DOCUMENT TEXT:
Were Cultural and Economic Dissimilarities Causes of the Civil War?


I’d like to address another facet of Bob’s interesting post concerning whether the Civil War was avoidable after Lincoln’s election. In his discussion, Bob places a good deal of emphasis on the cultural and economic dissimilarities of the North and the South. As such, it provides a good opportunity to explore whether and, if so, in what way, these dissimilarities were causes of the War.

Before turning to Bob’s contentions, some background. In a post entitled Cultural Differences and the Civil War, I cited and quoted from David M. Potter’s masterpiece, The Impending Crisis, in support of the proposition that cultural differences do not explain the war. Prof. Potter’s cogent argument is worth repeating:
To begin with, the cultural argument exaggerates the points of diversity between North and South, minimizes the similarities, and leaves out of account all the commonalities and shared values . . .. These features had proved their reality and their importance by nourishing the strong nationalism which was in full vigor by the 1840s. Further, any explanation which emphasizes the traditionalism of the South is likely to lose sight of the intensely commercial and acquisitive features of the cotton economy.

Cultural dissimilarities exist between or among sections or groups in many countries. Yet they usually do not lead to war. Likewise, in the United States cultural differences between North and South were probably greater during the founding period and the first quarter of the Nineteenth Century than they were in 1860, and differences persisted long after the Civil War ended. Yet southerners were in the forefront of founding the nation and the nationwide Second Party system, and enlisted in the United States army and fought under the American flag in 1898 and 1917.

The cultural diversity argument fails because it cannot account for these phenomena: To explain an antagonism which sprang up suddenly, and died down suddenly, the historian does not need to discover, and cannot effectively use, a factor which has been constant over a long period, as the cultural difference between the North and the South has been. He needs to identify a factor which can cause bitter disagreement even among a people who have much basic homogeneity.

Spatial question records:
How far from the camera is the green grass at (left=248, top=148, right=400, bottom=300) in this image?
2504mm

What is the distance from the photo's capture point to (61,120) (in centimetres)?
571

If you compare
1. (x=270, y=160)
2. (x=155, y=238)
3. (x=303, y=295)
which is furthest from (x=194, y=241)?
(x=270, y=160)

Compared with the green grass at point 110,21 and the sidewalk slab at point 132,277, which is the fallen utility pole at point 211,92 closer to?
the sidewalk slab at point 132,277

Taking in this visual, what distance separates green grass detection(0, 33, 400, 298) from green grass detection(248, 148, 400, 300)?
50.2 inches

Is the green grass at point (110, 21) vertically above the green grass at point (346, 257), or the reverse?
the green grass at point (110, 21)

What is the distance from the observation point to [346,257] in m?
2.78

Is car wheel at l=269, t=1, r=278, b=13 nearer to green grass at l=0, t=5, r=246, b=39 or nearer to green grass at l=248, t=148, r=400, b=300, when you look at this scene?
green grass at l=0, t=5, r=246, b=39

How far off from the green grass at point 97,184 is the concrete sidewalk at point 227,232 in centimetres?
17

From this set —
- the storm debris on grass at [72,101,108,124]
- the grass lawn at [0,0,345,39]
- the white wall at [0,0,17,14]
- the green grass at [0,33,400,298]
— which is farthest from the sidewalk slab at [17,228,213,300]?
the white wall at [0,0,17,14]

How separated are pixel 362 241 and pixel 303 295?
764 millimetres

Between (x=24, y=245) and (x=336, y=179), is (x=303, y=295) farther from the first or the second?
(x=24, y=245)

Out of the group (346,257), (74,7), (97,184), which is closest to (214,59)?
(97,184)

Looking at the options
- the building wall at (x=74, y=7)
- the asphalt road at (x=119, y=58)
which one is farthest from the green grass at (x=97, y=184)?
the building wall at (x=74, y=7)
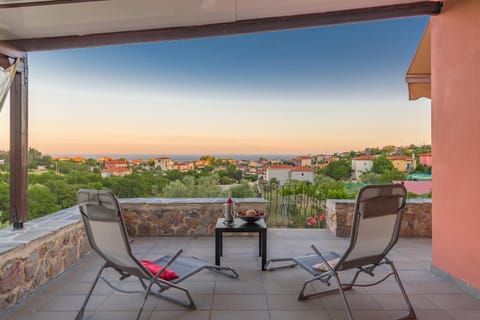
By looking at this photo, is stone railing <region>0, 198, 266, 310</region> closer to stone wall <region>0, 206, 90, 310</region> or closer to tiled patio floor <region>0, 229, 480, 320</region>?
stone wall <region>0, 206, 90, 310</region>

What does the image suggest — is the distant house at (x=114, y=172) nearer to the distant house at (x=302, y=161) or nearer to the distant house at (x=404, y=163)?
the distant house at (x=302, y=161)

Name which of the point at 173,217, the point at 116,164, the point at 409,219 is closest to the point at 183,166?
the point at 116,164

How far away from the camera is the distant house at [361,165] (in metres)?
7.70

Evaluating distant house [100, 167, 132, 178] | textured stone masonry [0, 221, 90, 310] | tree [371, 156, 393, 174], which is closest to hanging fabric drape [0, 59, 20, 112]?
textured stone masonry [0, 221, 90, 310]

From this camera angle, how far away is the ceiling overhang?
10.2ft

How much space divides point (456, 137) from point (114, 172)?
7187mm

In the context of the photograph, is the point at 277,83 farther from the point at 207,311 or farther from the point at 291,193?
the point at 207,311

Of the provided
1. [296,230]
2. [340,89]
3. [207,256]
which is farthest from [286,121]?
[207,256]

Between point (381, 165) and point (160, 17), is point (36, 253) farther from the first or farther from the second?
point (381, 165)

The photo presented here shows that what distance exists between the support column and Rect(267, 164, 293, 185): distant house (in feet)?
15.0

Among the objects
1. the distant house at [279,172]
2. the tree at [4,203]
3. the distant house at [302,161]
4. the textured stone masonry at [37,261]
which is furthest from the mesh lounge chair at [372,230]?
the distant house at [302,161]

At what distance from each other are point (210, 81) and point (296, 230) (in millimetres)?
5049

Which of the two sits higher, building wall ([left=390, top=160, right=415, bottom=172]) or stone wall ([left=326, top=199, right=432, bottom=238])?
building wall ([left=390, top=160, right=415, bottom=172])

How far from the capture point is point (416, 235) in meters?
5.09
--
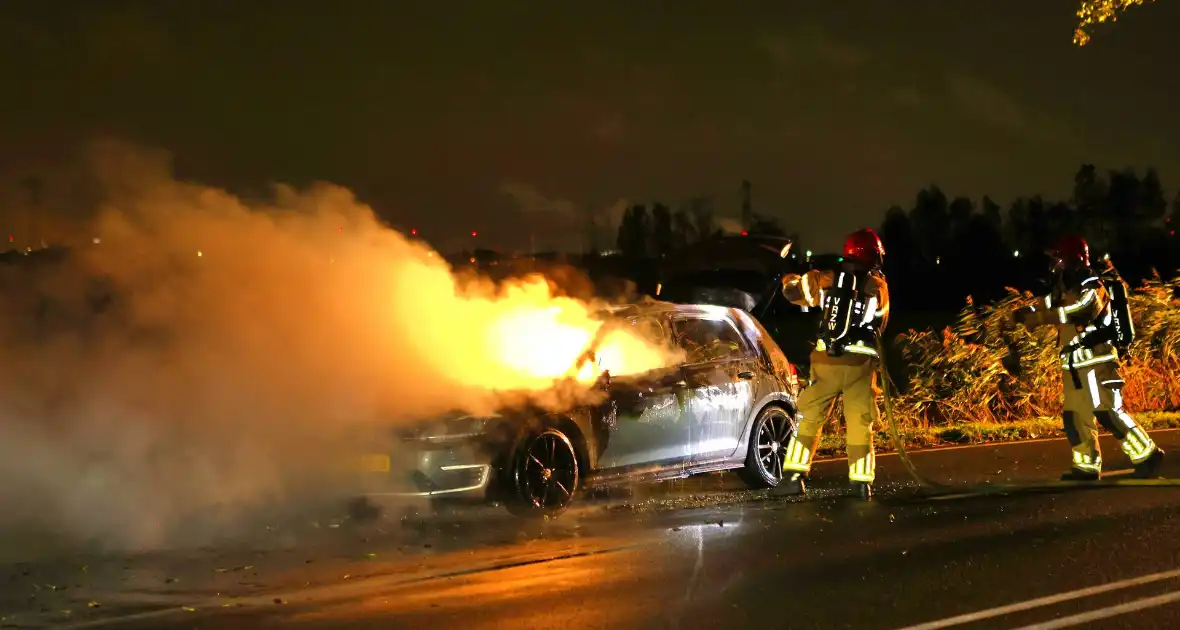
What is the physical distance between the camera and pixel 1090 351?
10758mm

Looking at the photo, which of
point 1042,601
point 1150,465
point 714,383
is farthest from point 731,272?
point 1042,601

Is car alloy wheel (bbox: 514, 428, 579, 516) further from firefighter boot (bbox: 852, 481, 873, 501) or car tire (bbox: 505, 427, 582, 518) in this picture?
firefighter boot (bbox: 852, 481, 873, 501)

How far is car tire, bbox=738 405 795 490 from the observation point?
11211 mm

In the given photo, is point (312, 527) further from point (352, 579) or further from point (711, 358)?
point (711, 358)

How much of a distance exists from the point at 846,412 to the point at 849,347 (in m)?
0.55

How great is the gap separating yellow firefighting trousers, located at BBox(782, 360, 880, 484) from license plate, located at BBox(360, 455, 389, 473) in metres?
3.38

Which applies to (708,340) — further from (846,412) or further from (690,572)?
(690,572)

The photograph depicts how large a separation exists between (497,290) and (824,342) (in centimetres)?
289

WHAT TO DO:
1/ Please output the passage from the Civil War essay starting with "The cultural diversity" and going on through "much basic homogeneity.", word for word.
2/ Extract each line of the rows that contains the word "this".

OUTPUTS IN ORDER:
1/
The cultural diversity argument fails because it cannot account for these phenomena: To explain an antagonism which sprang up suddenly, and died down suddenly, the historian does not need to discover, and cannot effectively use, a factor which has been constant over a long period, as the cultural difference between the North and the South has been. He needs to identify a factor which can cause bitter disagreement even among a people who have much basic homogeneity.

2/
How far from the camera is the green grass at (left=248, top=148, right=400, bottom=300) in this image?
Taking in this visual, what distance separates green grass detection(0, 33, 400, 298) from green grass detection(248, 148, 400, 300)?
Is car wheel at l=269, t=1, r=278, b=13 nearer to green grass at l=0, t=5, r=246, b=39 or nearer to green grass at l=248, t=148, r=400, b=300, when you look at this scene?
From this set —
By looking at this photo, is stone railing <region>0, 198, 266, 310</region> closer to stone wall <region>0, 206, 90, 310</region> or closer to tiled patio floor <region>0, 229, 480, 320</region>?
From this camera angle, how far away is the ceiling overhang?
Is car alloy wheel (bbox: 514, 428, 579, 516) further from firefighter boot (bbox: 852, 481, 873, 501) or car tire (bbox: 505, 427, 582, 518) in this picture?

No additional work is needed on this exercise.